OK, I admit it.  I didn’t watch Saturday’s debate.  Too busy watching the Food Channel’s Diners, Drive-Ins and Dives and folks who shove greasy burgers, fat-laden chili-fries and lots of bacon into their mouths.  Yummy.

I think I’ve seen three of the debates going back to the time when Rick Perry was still the Republican savior.  Now he’s demoted himself to junior savior status and is currently running ads that remind us that he is a devout Christian, that gays should remain in the closet, and isn’t it a God-awful shame that kids can’t pray in school instead of learning what the legal voting age is and  how many Supreme Court justices there are.

I’ve always felt that I should know what the opposition is up to.  Even to the point of  occasionally listening to Rush Limbaugh.  It used to drive Sweetie nuts.  “How can you listen to that ignorant blowhard.  Haven’t you got better things to do.  Like picking up your clothes?”  So that’s why I watch the debates, that in some cases are more exciting than watching the Broncos’ Tim Tebow genuflect after gaining yardage, thanking God for letting his team beat those godless bastards and reminding us that only devout Christians will go to heaven…while me and my ilk baste in the fires of hell.  But that’s another story.

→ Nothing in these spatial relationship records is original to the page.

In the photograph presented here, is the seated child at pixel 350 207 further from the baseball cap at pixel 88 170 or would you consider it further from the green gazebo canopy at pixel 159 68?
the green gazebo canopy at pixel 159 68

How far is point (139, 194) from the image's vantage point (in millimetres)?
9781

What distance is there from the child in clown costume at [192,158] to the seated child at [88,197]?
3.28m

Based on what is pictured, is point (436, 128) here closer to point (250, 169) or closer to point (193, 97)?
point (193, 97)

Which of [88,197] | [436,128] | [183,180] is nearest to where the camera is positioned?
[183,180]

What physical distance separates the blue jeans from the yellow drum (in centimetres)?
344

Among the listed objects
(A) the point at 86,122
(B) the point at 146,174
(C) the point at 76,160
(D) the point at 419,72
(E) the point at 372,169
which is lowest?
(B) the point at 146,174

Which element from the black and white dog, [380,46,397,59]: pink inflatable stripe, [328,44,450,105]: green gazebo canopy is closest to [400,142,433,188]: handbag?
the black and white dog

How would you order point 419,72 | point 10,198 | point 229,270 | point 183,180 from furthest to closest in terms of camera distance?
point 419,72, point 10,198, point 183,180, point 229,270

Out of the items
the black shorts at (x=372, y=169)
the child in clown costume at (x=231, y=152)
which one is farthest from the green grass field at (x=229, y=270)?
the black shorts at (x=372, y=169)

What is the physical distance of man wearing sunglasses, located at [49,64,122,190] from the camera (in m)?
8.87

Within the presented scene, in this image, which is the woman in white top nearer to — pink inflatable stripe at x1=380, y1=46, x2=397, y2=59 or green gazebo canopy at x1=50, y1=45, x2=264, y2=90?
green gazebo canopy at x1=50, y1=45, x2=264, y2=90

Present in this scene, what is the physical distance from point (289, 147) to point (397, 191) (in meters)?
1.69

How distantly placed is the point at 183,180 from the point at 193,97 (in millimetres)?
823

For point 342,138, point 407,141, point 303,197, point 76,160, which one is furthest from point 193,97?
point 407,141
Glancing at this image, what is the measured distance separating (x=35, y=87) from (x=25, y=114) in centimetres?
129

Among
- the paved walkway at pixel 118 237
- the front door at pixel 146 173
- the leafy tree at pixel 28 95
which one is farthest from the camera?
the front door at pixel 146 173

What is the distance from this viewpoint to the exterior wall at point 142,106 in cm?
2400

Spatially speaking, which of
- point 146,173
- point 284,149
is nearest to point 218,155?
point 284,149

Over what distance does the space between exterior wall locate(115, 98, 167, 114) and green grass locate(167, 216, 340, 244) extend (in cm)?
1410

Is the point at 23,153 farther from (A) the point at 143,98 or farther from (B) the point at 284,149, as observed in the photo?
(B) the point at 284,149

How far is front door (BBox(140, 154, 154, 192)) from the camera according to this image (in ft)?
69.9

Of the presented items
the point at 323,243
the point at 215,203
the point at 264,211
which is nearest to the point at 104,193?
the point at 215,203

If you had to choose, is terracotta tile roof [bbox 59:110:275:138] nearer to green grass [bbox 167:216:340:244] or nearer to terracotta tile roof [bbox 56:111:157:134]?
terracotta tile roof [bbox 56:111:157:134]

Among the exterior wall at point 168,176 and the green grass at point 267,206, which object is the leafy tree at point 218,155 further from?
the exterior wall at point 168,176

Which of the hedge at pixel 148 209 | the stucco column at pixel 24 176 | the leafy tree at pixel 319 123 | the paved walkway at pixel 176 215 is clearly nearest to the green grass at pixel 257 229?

Poor Mitt is stuck in second gear while the Newt is laughing his way to the nomination.  Pretty good for a guy who, not long ago, was left for dead at the Tiffany counter.  I used to think about running for public office, never seriously but sort of in a day-dreamy kind of way.  But I’d quickly dismiss it when I remembered the various immoral acts that might be uncovered during my campaign.  Starting with cheating on various Latin exams in Mrs. Beck’s class, lying to my mother when she asked if I went to Hebrew school today, and setting fire to the vacant lot in Albany Park while roasting potatoes with my friends.

But if Newt is any example, the sky’s the limit.  Abandoning two previous spouses (one suffering with cancer) while diddling with others…and all the while promoting the impeachment of a fellow lothario…appear to be forgivable sins.  Playing fast and loose while Speaker of the House resulting in a few hours of standing the corner can be best classified as boyish enthusiasm.  His “Contract with America” should be retitled a “Contract on America” given the regulatory and financial disasters that it gave rise to.

To know him is to love him apparently does not apply in Newt’s case.  As Maureen Dowd noted in her NY Times column…Joe Scarborough, one of the House plotters against Speaker Gingrich back in 1997, quipped, “Let me just say, if Newt Gingrich is the smartest guy in the room, leave that room.”  Or as Senator Richard Burr of North Carolina, who worked with Newt in the House, noted, “He’s a guy of 1,000 ideas and the attention span of a 1-year-old.”  Congressman Peter King of New York told CNN’s Erin Burnett that Newt’s “inflammatory” statements, his “erratic” and “self-centered” behavior, and his “Armageddon language” wear people out.   And those three guys are all Republicans.

Which neatly summarize Newt’s qualifications to be President of the United States.  He’s a quick-draw smart-aleck who’s a legend in his own mind.  And it seems to me that we had one of those for eight years not too far back.  And we are still trying to pull ourselves up from the abyss he created.   Are we ignorant or what?  Maybe it’s no wonder that the polls of likely Republican voters show Newt leading the pack by substantial margins.

And if that isn’t enough,  Thesaurus.com defines Newt as a cold-blooded vertebrate.  Where’s the Snow Queen when you need her?